云盛跑出去之后本来想喊人,结果出了门才知道这是山顶的一个别墅,只好一口气往山下冲,结果走岔了才路,急得一团乱转,后来好不容易摸到山脚下,还没走出去,就碰到了受父亲所托不得不来送资料的梁小年。
梁小年当机立断就报了警,留云盛在山下等警察,自己火急火燎地上了山。
等云盛跟着警察大部队一起上了山时,就看到了这样一幅场景。
梁小年和乐禹两个人很快被送往医院。梁小年的伤势更严重,住了好几个月才搬出重症监护室,休养了一年才痊愈。
乐禹更多的是心病,他有很长一段时间无法开口说话。在病床上得知这件事的梁小年联系了国外的心理疗养院,就这样,他还来不及记住乐禹的长相,就这么把他送出了国。
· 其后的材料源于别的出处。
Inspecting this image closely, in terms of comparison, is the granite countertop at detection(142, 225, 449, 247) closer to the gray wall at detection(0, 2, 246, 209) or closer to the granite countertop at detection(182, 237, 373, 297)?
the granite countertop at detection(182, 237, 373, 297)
对于乐禹和云盛,他是心存歉疚的,毕竟在他看来,罪魁祸首是自己梁家人,即使自己再不待见他。
也许是为了补偿两人,在警察录口供的时候他松了嘴,透露了梁啸犯罪的口供,最终亲手把梁啸送入了监狱。他因为于心不忍,向梁父隐瞒了一部分真相,却阴差阳错致使父子反目。
后来云盛去了娱乐圈,梁小年对他诸多关照,却不小心闹出了绯闻。
再后来,八年之后,乐禹回归!
乐禹韬光养晦,给自己定下了三年的目标。他暗自约束自己不去找梁小年,等自己成为了影帝之后,一定要堂堂正正地追求他!
可惜天有不测风云。
乐禹并不知道,他的事业才刚刚起步时,就因为一次偶然的转弯,撞上了他心心念念的人。
棋差一步,把再会提前了三年。
看着自己心尖上的人醉酒后在自己面前毫无防备的样子,乐禹心想,再收手已经来不及了。
他本想编织一张巨大的网套牢他,结果还没编好,对方就自己钻了进来。
第十七章
乐禹在片场失控的事很快就传到了梁小年的耳朵里。
彼时梁小年还在处理文件,一听到这个消息,急得立马撂下文件,拿起车钥匙就往片场赶。
等他好不容易赶到现场时,乐禹已经镇静了下来,正坐在一旁喝着凉白开。
梁小年松了一口气。
“怎么回事?又不舒服了?”
乐禹闻言抬起头,委屈地看着他:“梁少……”
梁小年愣了一下,失忆之后的乐禹从不叫他梁少,他想了想,试探地问他:“你怎么了?”
乐禹抬起头,看着他,目光幽远,说:“梁少,我都想起来了。”
梁小年只觉得一团焰火在自己脑袋里炸开,急促而温柔,他走过去,轻轻揉了揉乐禹脑袋顶上的漩儿。
乐禹顺势把脑袋枕在他身上,双手搂着他的腰。
“你为什么要跟我说,你是我的爱人?”乐禹的声音带着点鼻音,瓮声瓮气的。
“是呢,还欠你一句,我答应你了,”梁小年说,“我们在一起吧,不是包养,是过日子的那种。”